Le moineau domestique

Deux moineaux domestiques photo.
Deux moineaux domestiques.

C’est un des oiseaux les plus fréquents dans nos cités. On le dit même anthropophile, lui qui aime vivre à proximité des humains. Pourtant le moineau domestique est en diminution dans une grande partie de l’Europe. En Allemagne par exemple, ses populations auraient déjà été réduites de moitié. A Londres, la baisse a atteint 68% ces trente dernières années!

«Cela doit nous interpeller: même les populations d’oiseaux les plus fréquents diminuent», affirme François Turrian, directeur romand de l’Association suisse de protection des oiseaux (ASPO). Si aucune étude globale n’a encore été menée en Suisse, des recensements ont montré que dans certaines régions les effectifs ont reculé de 20 à 40% depuis 1980.

Il y a principalement deux pistes d’explications. D’abord, les moineaux trouvent difficilement des lieux propices pour nicher. «La faute aux architectures modernes de béton et de verre et qui n’offrent que rarement de petites cavités où peuvent se réfugier les oiseaux.» Pour donner un coup de pouce à l’animal, il est ainsi possible d’installer des nichoirs sur sa propriété.

L’autre raison, c’est la diminution des populations d’insectes en milieu urbain. Une nourriture pourtant essentielle pour nourrir les oisillons. «Les restes des aliments des humains ne conviennent pas aux oiseaux, met en garde François Turrian. Si l’on désire les nourrir, il faut acheter des graines adaptées dans le commerce.» Mais le plus important reste de favoriser la biodiversité près de chez soi. En optant notamment pour des plantes indigènes, qui peuvent attirer «jusqu’à cinquante fois plus d’insectes que les espèces exotiques!»

Le saumon atlantique

Un saumon atlantique photo.
Un saumon atlantique.

L’espèce de poisson sélectionnée cette année par la Fédération suisse de pêche (FSP) n’est pas menacée dans notre pays. Elle a déjà complètement disparu!
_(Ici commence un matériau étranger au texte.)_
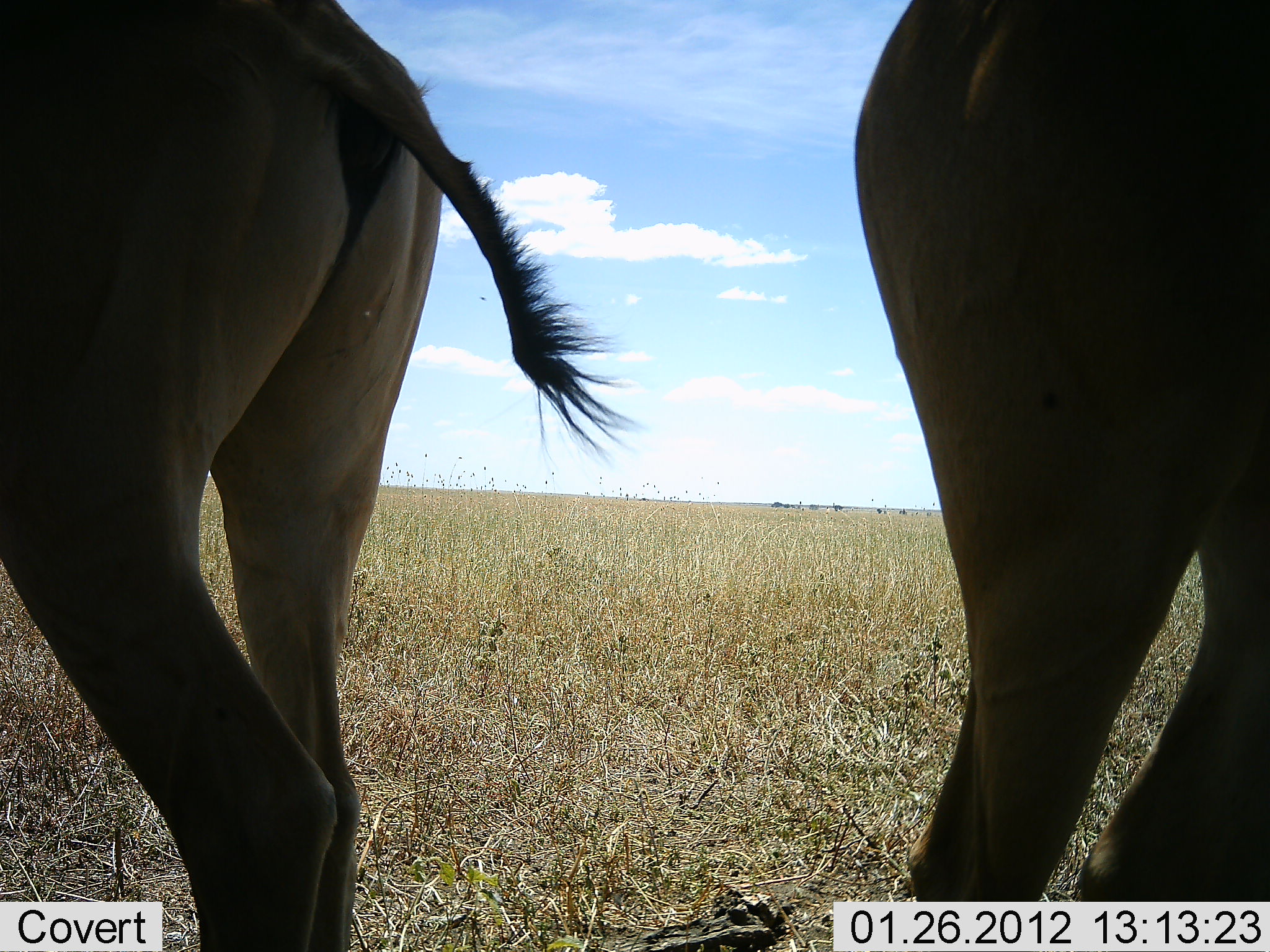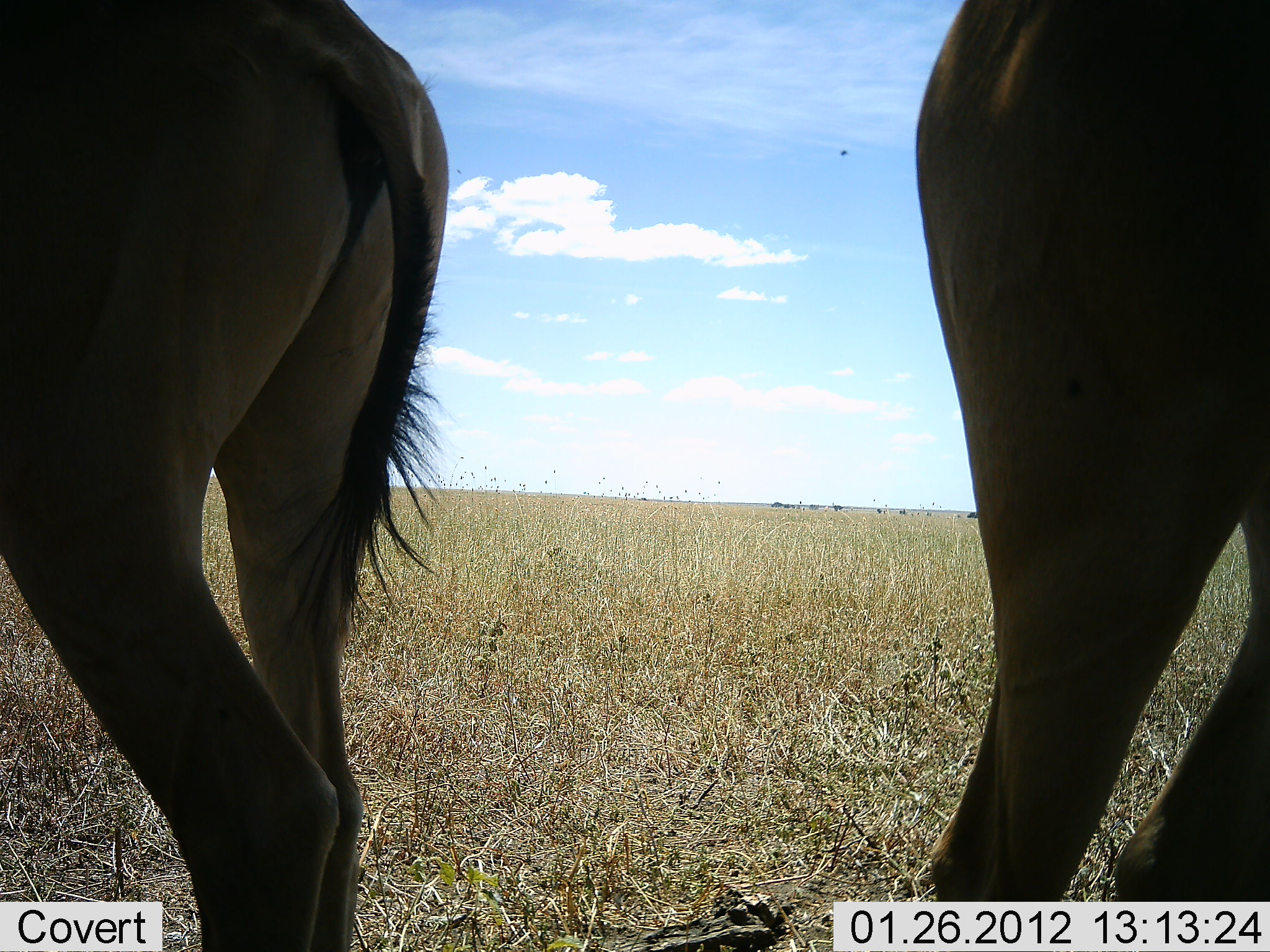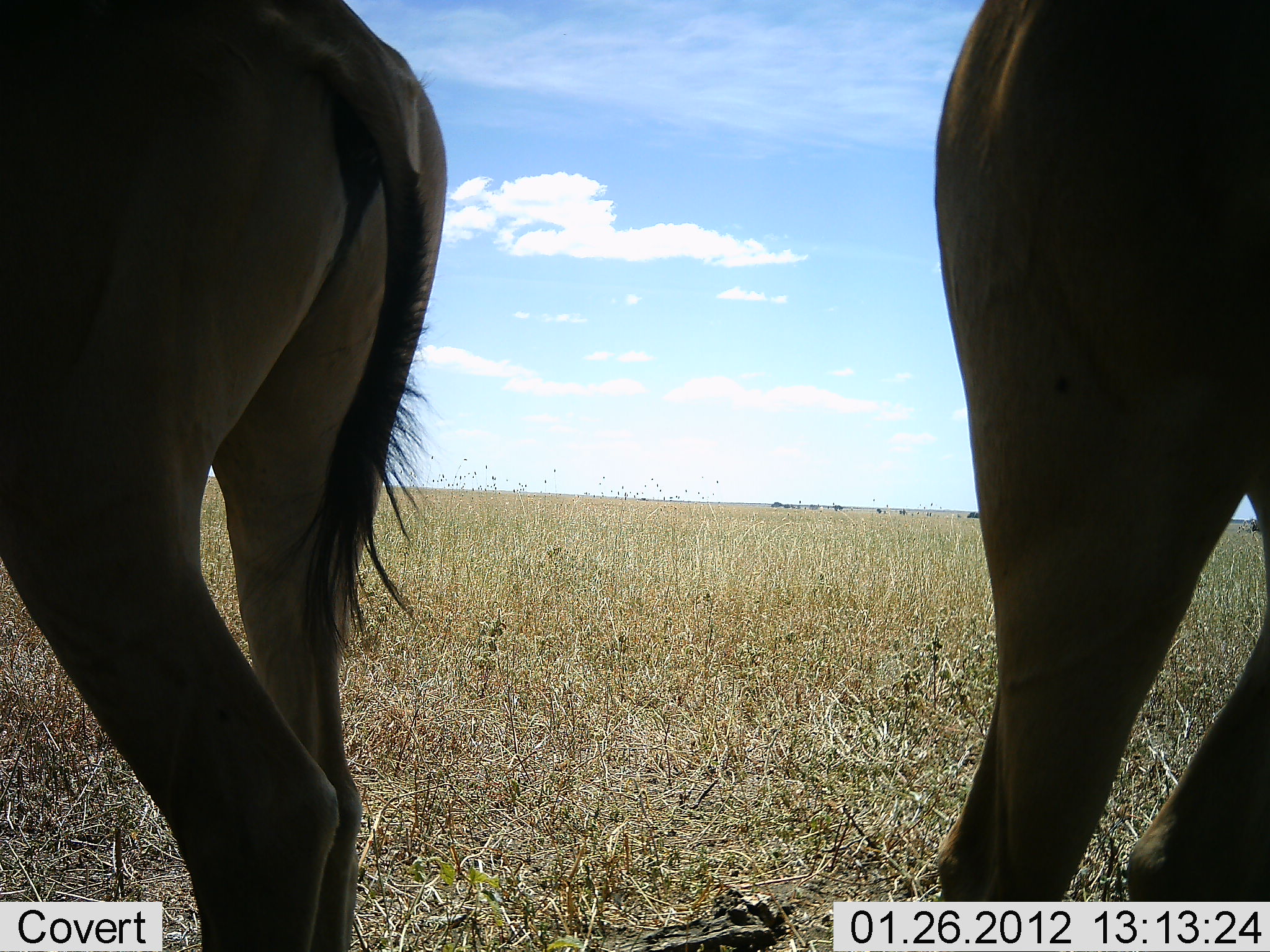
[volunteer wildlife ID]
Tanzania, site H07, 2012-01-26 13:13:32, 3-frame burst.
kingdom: Animalia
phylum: Chordata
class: Mammalia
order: Artiodactyla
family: Bovidae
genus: Alcelaphus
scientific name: Alcelaphus buselaphus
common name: hartebeest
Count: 2.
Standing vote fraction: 100%.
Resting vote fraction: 0%.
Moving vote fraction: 0%.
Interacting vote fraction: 0%.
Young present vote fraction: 0%.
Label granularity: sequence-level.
Les derniers spécimens de saumons atlantiques ont été repérés en Suisse dans le Rhin en 1950. L’espèce faisait pourtant partie jadis de la nature et de la gastronomie locale: jusqu’au XIXe siècle des dizaines de milliers de saumons se frayaient un chemin depuis le Groenland jusque dans les affluents du fleuve, loin dans les vallées alpines.

Aujourd’hui les migrations des saumons sont mises à mal en premier lieu à cause des nombreux obstacles érigés par l’homme. «Certains barrages le long du tracé du Rhin entre la France et l’Allemagne ne comportent encore aucun dispositif latéral permettant aux poissons de les franchir, indique Maxime Prevedello, chargé de la communication de la FSP. Quelques rares poissons parviennent quelquefois à les franchir en utilisant les écluses des bateaux. Mais ils restent des exceptions!» A l’image de ces trois spécimens qui sont parvenus à remonter le fleuve jusqu’à Bâle ces dernières années.

Sur la partie helvétique du fleuve, il s’agit d’abord d’améliorer les zones de reproduction en facilitant le charriage naturel dans les rivières. La FSP espère que le poisson puisse se réinstaller en Suisse dès 2020. «Un but ambitieux, reconnaît Maxime Prevedello. Mais qui serait un symbole fort de l’amélioration de la qualité de nos cours d’eau.»